Because a security decision without friction is just resilience without reality.
Since I’ve been more involved in blue team operations and the corresponding decision making processes, it has been similar to the experience of waking up, going into the shower, turning on the hot water and being shocked into reality with an avalanche of ice cubes.
That feeling of reality being the opposite of your expectation, reminded me of when I stood on the side lines as an advisor or when I performed offensive operations and had to agree on rules of engagement, scope and if we would attack production or not. There are many opinions on if you should target production or not, my personal opinion is that performing attacks on production are the the only way to have the most assurance that all measures and processes are working as intended. With this, I don’t exclude performing certain tests on test or acceptance environments first due to many reasons we are all well aware of.
Now, the above paragraph is an example of the reluctance of touching production. This reluctance and paradox on improvement versus impact, exists as well and even more on the defense side as we will see later on in this blog post.
This fear is usually exhibited, with the following question:
…but what if you bring the system down or disrupt our business process?
Which on itself is a very valid question to ask. However, what usually followed, in the same breath, always seemed a bit off for me. Because in a lot of situations it ended with:
We cannot permit the slightest down-time or business impact due to security testing.
Which, again, on itself is a valid concern or statement. However, if we add the context of: are you then prepared to quickly recover if it goes down due to an actual attacker? It changes what a valid answer could be.
For me back then that answer provided an unexpected insight. We feel more comfortable prioritizing a stable environment based on assumptions, than a resilient environment based on reality.
What I was and still am really missing is the replacement of fear with the realisation that it is an opportunity to improve the resilience of those systems and processes. You have the best ingredients to achieve this, since you know and work with the attackers.
If something goes down you CAN actually perform root cause analysis with the ‘attackers’ being part of that process. Yes, you will still incur business loss or said in business terms ‘paying your resilience premium’. However, if properly executed and used as an opportunity to improve you will have less losses during a real attack.
The usual way forward is of course to build in a myriad of cautious technical & process steps to minimize the chances of the security test bringing down the system in scope and/or impact the business process. Which basically leaves the brittleness in the same state as before the test.
There is no friction for the decision maker, the entirety of the risk can in the offensive example be offloaded to the testers or the systems can be taken out of scope, that’s it, problem solved.
If we now switch back to the blue team side, I see that same frictionless decision making playing out. A different example, but the same thought process, is the classical:
* Allow response on all employees
* Exclude certain employees due to business impact
The second decision is frictionless you don’t have to take any further action or think about it. You’ll just deal with it, if it ever happens. The first decision creates friction since it forces you to think about:
* What parts of the work flow of that employee are the really important aspects of their workflow and how can you facilitate that workflow while at the same time responding to an incident on their workstation or account?

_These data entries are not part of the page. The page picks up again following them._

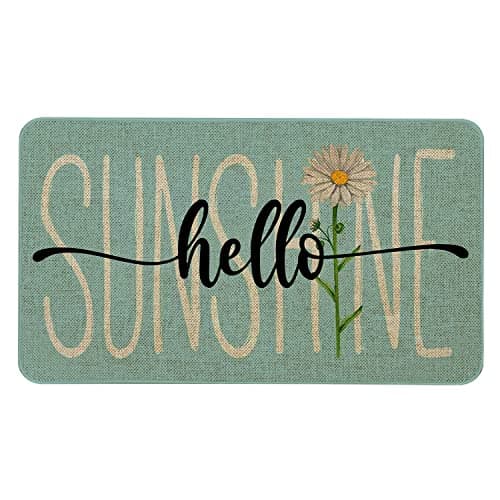 Roszwtit Spring Summer Hello Sunshine Daisy Welcome Door Mat Decor 30x17 in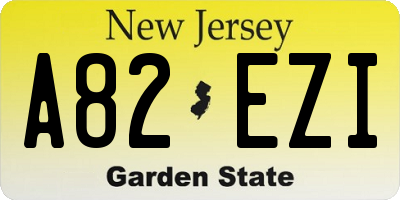 NJ license plate A82EZI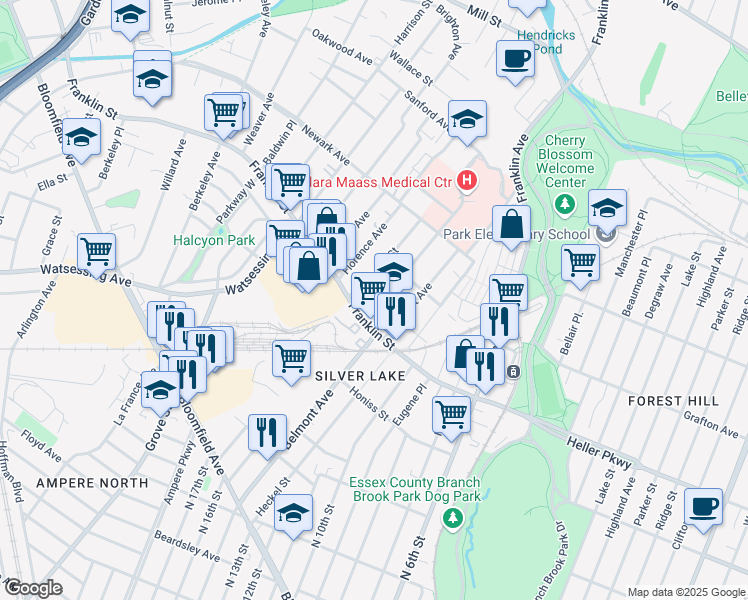 map of restaurants, bars, coffee shops, grocery stores, and more near 19 Magnolia Street in Belleville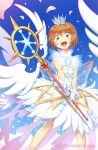  1girl artist_name blue_background card_captor_sakura cherry_blossoms commentary crown dress feet_out_of_frame from_below gloves green_eyes happy kinomoto_sakura looking_at_viewer looking_down magical_girl open_mouth orange_hair pokey smile solo staff standing watermark white_dress white_gloves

For example, what if the critical process of their workflow is email. And we would be able to understand that 30m of email downtime is acceptable? This would give the blue team 30m to isolate and if not resolved at least allow the email connection to carry-on, accepting the risk of that being part of the attacker communication flow, but preventing all other communication.
The answer is a lot of time “business impact” without really fully defining it, since after all, it is easier to choose the option with the least amount of friction.
We must start to define 'business impact' together; the business and the security teams. Otherwise we will forever be stuck in a frictionless decision process.
As long as we don’t change this mindset on the blue team side, no amount of tools will truly help us. AI as well as many other forms of automation have the capability to change the game at scale for defense, but they won’t achieve their full potential if we don’t change our decision making processes.
Makes you ponder if the following could be true, since instinctively it contradicts the mantra of making security frictionless to achieve greater outcome. My personal opinion is that to get to invisible & effective security you need to put in the effort (friction) to truly understand the problem space.
The Law of Frictionless Security: If a security decision requires no change to a business process, it likely provides no change to your actual resilience.